- Exercise:
Copy the records word for word, starting at the line that contains "What is the" and ending at the line that contains "0.69 metres", with both of those lines included.

- Record list:
= = = =
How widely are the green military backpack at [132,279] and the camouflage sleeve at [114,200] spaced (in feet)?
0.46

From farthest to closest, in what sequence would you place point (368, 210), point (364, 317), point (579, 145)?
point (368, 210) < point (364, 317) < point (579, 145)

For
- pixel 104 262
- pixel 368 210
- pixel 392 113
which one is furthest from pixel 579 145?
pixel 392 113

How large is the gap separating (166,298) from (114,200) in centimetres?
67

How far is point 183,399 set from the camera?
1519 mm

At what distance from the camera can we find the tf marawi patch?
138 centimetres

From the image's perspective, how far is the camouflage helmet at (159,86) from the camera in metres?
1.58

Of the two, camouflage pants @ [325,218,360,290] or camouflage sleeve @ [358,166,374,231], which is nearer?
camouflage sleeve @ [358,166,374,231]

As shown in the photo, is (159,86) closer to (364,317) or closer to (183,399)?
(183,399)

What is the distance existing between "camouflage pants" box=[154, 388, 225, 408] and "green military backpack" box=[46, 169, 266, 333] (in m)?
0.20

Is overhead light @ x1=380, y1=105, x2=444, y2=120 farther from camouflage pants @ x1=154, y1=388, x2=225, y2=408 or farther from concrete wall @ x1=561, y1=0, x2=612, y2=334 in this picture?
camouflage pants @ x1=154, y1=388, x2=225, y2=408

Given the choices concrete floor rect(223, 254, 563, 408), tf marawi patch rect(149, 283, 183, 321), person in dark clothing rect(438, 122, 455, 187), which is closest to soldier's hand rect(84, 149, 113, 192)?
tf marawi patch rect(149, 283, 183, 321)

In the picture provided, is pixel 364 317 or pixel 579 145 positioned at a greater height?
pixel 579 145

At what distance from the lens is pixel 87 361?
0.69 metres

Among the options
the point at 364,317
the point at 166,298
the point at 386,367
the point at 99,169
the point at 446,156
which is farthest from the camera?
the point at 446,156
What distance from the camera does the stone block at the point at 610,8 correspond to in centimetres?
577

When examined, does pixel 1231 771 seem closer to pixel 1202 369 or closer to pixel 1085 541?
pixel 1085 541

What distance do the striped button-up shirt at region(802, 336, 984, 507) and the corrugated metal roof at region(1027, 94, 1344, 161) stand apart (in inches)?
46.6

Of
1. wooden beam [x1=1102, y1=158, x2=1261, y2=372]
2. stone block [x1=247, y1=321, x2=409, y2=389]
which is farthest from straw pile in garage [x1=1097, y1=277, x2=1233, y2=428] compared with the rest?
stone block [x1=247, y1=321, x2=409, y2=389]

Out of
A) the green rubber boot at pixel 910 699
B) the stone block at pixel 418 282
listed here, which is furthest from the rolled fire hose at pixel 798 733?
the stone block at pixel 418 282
= = = =
- Solution to this problem:
What is the distance existing between "camouflage pants" box=[154, 388, 225, 408] and "green military backpack" box=[46, 169, 266, 333] (in m)?
0.20

Is overhead light @ x1=380, y1=105, x2=444, y2=120 farther from camouflage pants @ x1=154, y1=388, x2=225, y2=408 or farther from concrete wall @ x1=561, y1=0, x2=612, y2=334 in this picture?
camouflage pants @ x1=154, y1=388, x2=225, y2=408

Given the choices concrete floor rect(223, 254, 563, 408), tf marawi patch rect(149, 283, 183, 321), person in dark clothing rect(438, 122, 455, 187), which is closest to soldier's hand rect(84, 149, 113, 192)?
tf marawi patch rect(149, 283, 183, 321)

In the picture provided, is pixel 364 317 or pixel 579 145 positioned at a greater height?
pixel 579 145

At what distance from the lens is pixel 87 361?
0.69 metres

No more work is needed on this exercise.